Aid agencies in Haiti's flooded north-west say there is a "critical lack" of food and water in an area already facing the threat of disease.
Clean water is the most urgent priority, aid workers say
Yolette Etienne of Oxfam told the BBC 300,000 people are affected. "They have lost everything - their houses, their families," she said.
Supplies are starting to get through, although flood waters are still hampering the progress of trucks.
UN Secretary General Kofi Annan is urging donors to give more aid.
Unicef has issued a "flash appeal" for $1.5m (£830,000), and the International Federation of Red Cross
and Red Crescent Societies for $3.3m (£1.8m) to fund relief operations.
The Red Cross says the European Union and Venezuela were among the biggest contributors so far, but more was needed.
The contamination of water supplies by rotting human and animal corpses was the greatest danger, said Gordon Weiss, emergencies spokesman at Unicef.

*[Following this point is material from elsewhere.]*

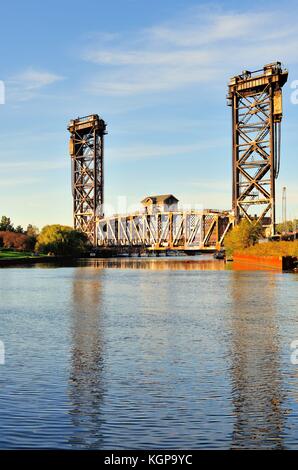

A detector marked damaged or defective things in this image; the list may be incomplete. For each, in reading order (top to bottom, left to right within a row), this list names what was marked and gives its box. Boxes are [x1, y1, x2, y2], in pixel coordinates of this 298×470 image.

rusty steel beam [68, 114, 106, 246]
rusty steel beam [227, 63, 288, 235]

"What we fear most is the spread of water-borne diseases - they can kill children very quickly," he told BBC News Online.

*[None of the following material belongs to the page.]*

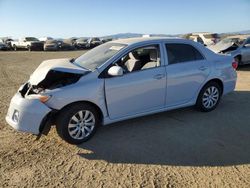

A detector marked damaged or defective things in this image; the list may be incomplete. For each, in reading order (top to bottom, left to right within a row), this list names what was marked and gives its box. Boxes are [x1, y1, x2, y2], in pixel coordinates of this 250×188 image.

hood damage [19, 58, 90, 97]
bumper damage [5, 92, 51, 135]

The distribution of clean water, purification chemicals, oral rehydration salts, basic medical supplies and replacement school materials was the priority for Unicef, he said.
Time was critical, said Ms Etienne of Oxfam, because some areas of the country had still not been reached by the aid agencies.
"During this weekend we hope to get through to other forgotten areas, not just in Gonaives but also Port-au-Paix," she told BBC radio's Today programme.
She said Oxfam had been promised money by the EU, and that the relief organisation Care International was hoping to secure funds from the American government's USAid, "but I can't say if it will be sufficient to face this big catastrophe".
With several major floods in Haiti this year, agencies have blamed the cutting down of forests to provide charcoal for fuel, and said the country was in need of a longer-term solution.
"When you remove vegetation, the topsoil washes away. The earth isn't capable of absorbing rainfall," said Rick
Perera of Care.
His organisation is promoting alternative energy use to reduce the dependence on charcoal, which is still used for 71% of the country's energy.
USAid says it has planted 60 million trees in Haiti over the past 20 years, but that poor Haitians chop down 10 to 20 million each year.